Anne sabia o que Severo deveria estar sentindo, por isso, suportava tudo calada. Ela achava que ele tinha razão em estar zangado, mas achava que ele deveria ao menos aceitar o que estava acontecendo. Pelo menos, ele não a evitava e era esse pensamento que ela usava para não se zangar com o irmão.
No sétimo dia, Severo estava quase que totalmente recuperado. Ao contrário do garoto pálido e cansado que Anne encontrou, Severo agora estava com um aspecto saudável e com um olhar atento a tudo.
- Você está melhor mesmo, Sev? - a garota perguntava pela terceira vez, somente para ter certeza absoluta.
- Estou, Anne! - o rapaz respondeu com impaciência - Tanto que até Andrew percebeu.
Anne ergueu a sobrancelha, curiosa.
- Ele percebeu?! E o que ele falou?
- Ele não suspeitou de nada, Anne.

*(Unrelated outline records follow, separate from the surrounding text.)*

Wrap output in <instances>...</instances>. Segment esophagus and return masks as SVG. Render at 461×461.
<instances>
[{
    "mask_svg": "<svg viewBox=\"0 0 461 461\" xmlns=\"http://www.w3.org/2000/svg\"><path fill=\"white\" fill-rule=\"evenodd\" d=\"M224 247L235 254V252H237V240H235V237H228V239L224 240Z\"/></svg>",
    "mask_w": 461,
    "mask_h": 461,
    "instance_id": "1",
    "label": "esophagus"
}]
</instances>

Eu disse para ele que não seria um feitiço qualquer que iria me derrubar, e ele pareceu bastante satisfeito.
Anne concordou com a cabeça, um pouco preocupada, mas pelo menos Andrew não suspeitava de nada. Ela ficou em silêncio por um tempo, até que seus olhos pararam sobre a marca. O desenho não estava mais tão forte quanto no primeiro dia, mas ainda era tão assustador quanto no dia que Anne a viu. Um arrepio percorreu o corpo da garota quando ela imaginou a pessoa que havia feito aquela marca em Severo, e ela não conseguiu segurar a pergunta que há tempos queria fazer.
- Como ele é? - ela perguntou sem retirar os olhos da marca.
- Ele quem?
-Você-Sabe... - ela não terminou a frase, lembrando-se do que Sirius havia dito - Voldemort.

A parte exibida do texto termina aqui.